Hartford Courant

New York Kisses For Mulgrew Less Enthusiasm For Play

March 11, 2003 

By FRANK RIZZO, Courant Staff Writer 

 
Critics loved Kate but were less enamored of "Kate," at the least the Kate Hepburn depicted on stage in Matthew Lombardo's "Tea at Five," which opened in New York Sunday.

The show made its way to off-Broadway's Promenade Theatre following popular runs in other cities, beginning with its premiere last spring at Hartford Stage.

Once again, Kate Mulgrew received praise for her performance in the one-person show based on the life of Katharine Hepburn, who at 95 and in frail health still lives in her family home in the Fenwick section of Old Saybrook.

The official response of the Hepburn family when the show made its debut in Hartford was to call it "trash," but critics were more kind to the work, which depicts Hepbrun at age 31 and at 76.

"Mulgrew yes; `Tea at Five' no," said Donald Lyons in the New York Post, writing that the play "is the latest instance of that essentially cheesy genre, the celeb looking back on life and career."

But Howard Kissel in the New York Daily News called the evening "sheer fun," as well as "well-designed and directed and splendidly acted."

Gordon Cox of Newsday says "Mulgrew's performance, strong as it is, sometimes isn't enough to carry playwright Matthew Lombardo's script, which is always affectionate but often graceless. `Tea at Five' falls into the traps common to a one-act stage biography. But it should still satisfy those theatergoers for whom this sort of thing is their cup of tea."

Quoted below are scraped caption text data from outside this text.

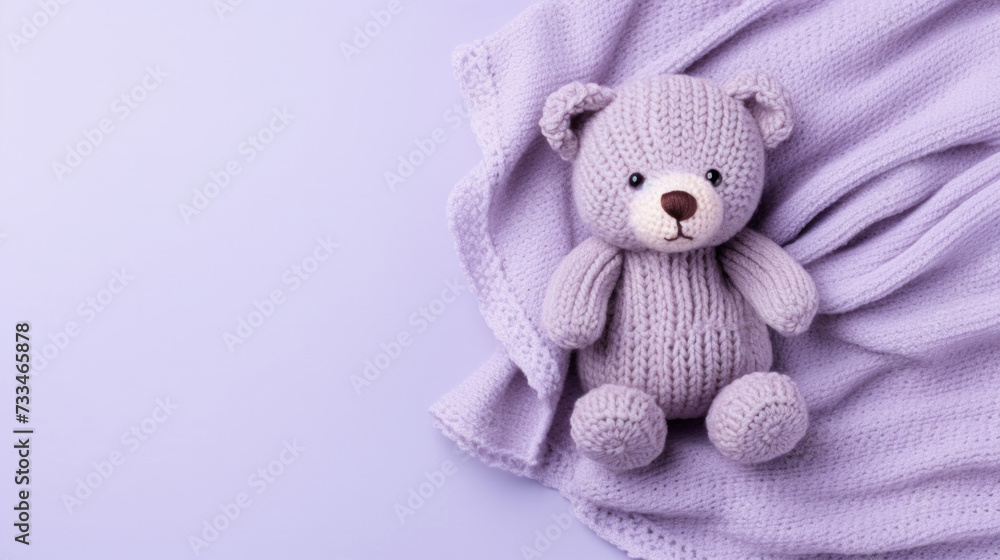 Fototapeta premium A small knitted amigurumi bear toy on a violet blanket, on a violet background. Flat lay, top view, copy space. space for text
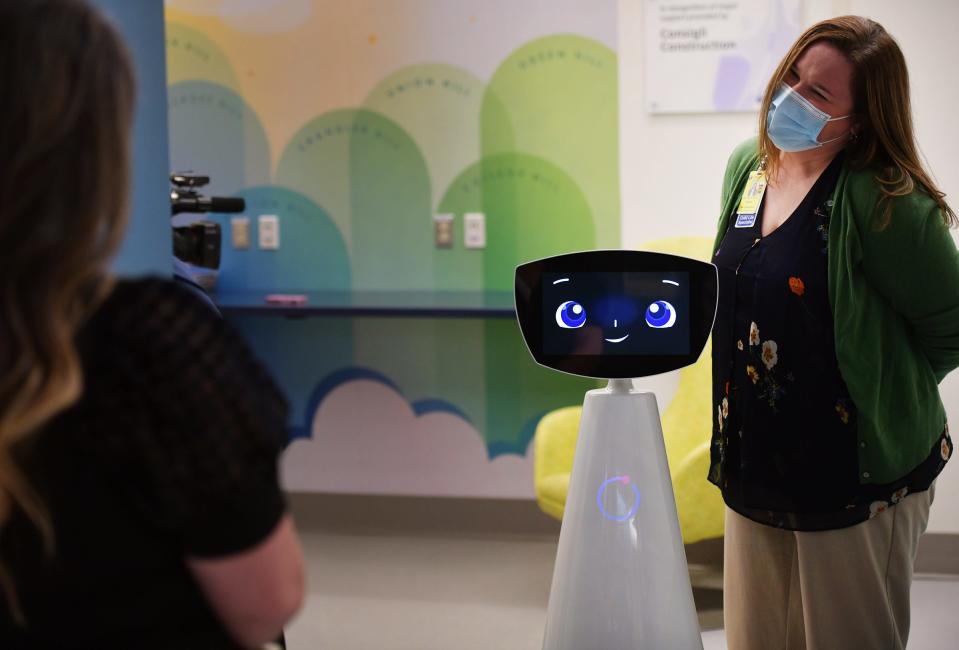 Kendra Frederick, manager of Child Life at Umass Memorial Health, University Campus interacts with “Robin” Tuesday, the new pediatric robot that interacts with kids. It is the third hospital in the country to have the human-assisted robot.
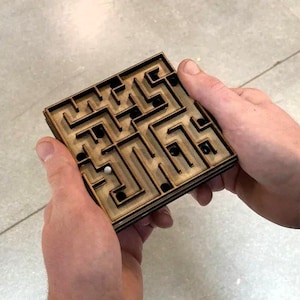 Puede incluir: Un juego de laberinto de madera con una pequeña bola de metal en su interior. El laberinto es de forma cuadrada con caminos intrincados y está sostenido por dos manos. La madera es de color marrón claro.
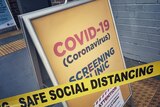 A yellow A-frame sign that says COVID-19 screening clinic.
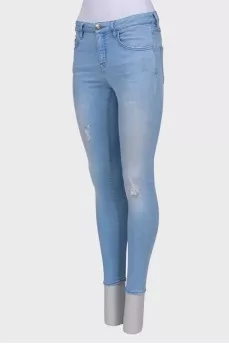 Light blue ripped effect jeans
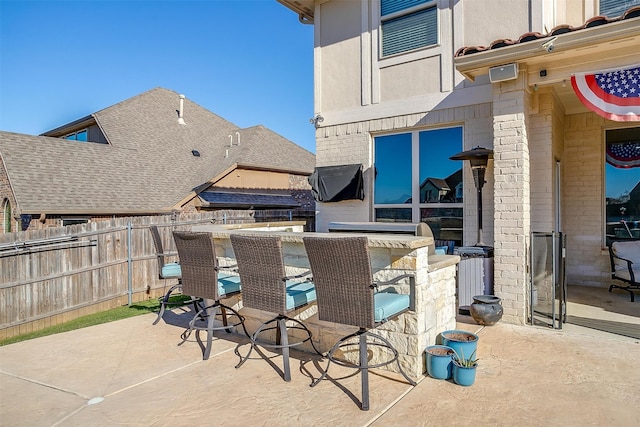 view of patio featuring an outdoor bar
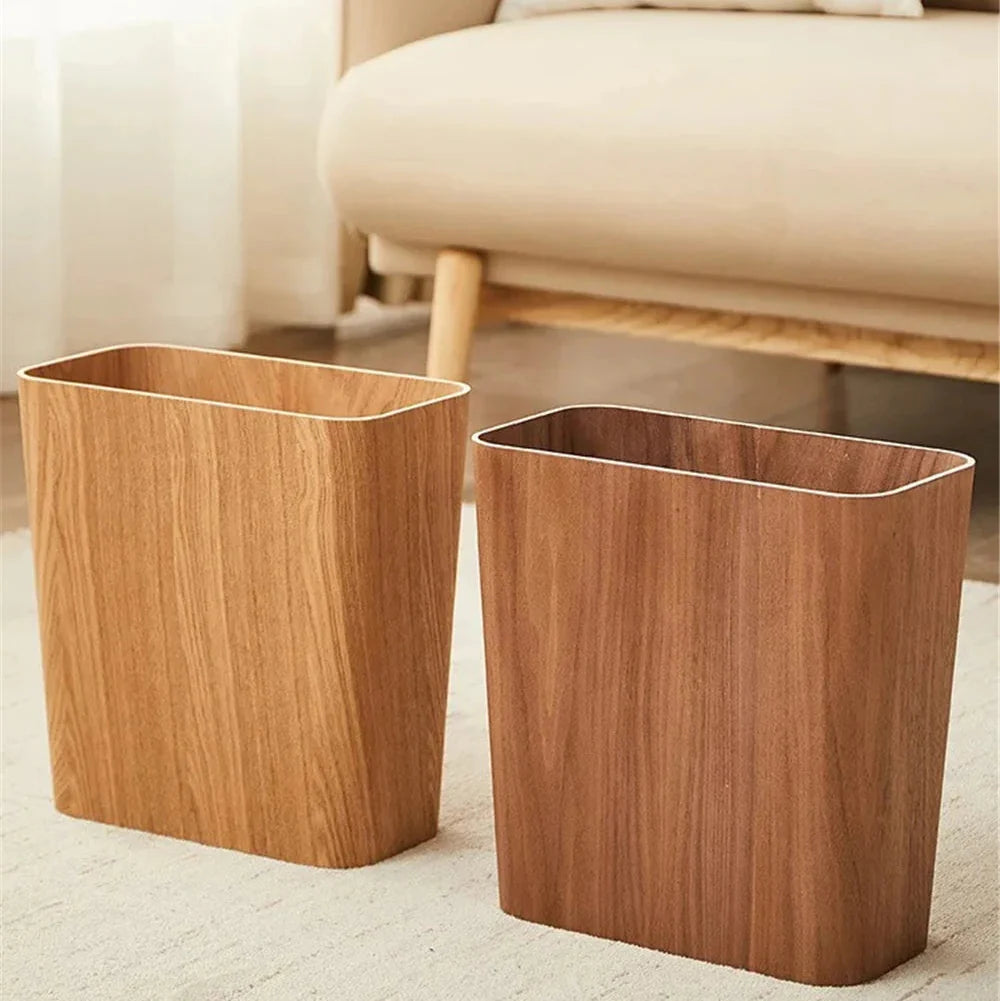 Two wooden wastebaskets on a light-colored carpet with a beige sofa in the background.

The New York Times - the most significant of New York reviews - did not weigh in for Monday's paper. It sometimes does not run reviews for off-Broadway shows the day after the opening.Christopher Isherwood, writing for Variety, referred to the "Tea" script as "an affectionate portrait ... a skillfully constructed and thoroughly workmanlike bio-drama." He called Mulgrew's performance "remarkable" and said it "infuses [the play] with crisp, appealing life, not to mention eerie verisimilitude."

William Stevenson, writing for the website Broadway.com, called it "an OK play." "While true Hepburn fans won't learn that much about the star that hasn't been printed in articles and books, they're bound to admire Mulgrew's impersonation."

David Finkle, writing for the Theatermania.com, wrote of Mulgrew's "spectacular performance." But he also complained of a tendency toward caricature. "There's a whiff of a drag act here. ... A strong and colorful woman is simultaneously celebrated and mocked."

With mixed reviews, the forecast for the production is uncertain. However, with plenty of favorable notices for Mulgrew and enough lift-out quotes for the production and the play, it might duplicate its success elsewhere. The show played to sold-out houses in Hartford, at the American Repertory Theatre in Cambridge, Mass., and at the Cleveland Play House, despite mixed reviews in those cities as well.

In reviewing the New York production, which has been rewritten since its Hartford run, The Courant's theater critic Malcolm Johnson said: "Seen a second time, the play itself comes across as an even thinner piece than initially seemed. ... Finally, there is no real point to this two-hour solo, other than the display of Mulgrew's uncanny transformations."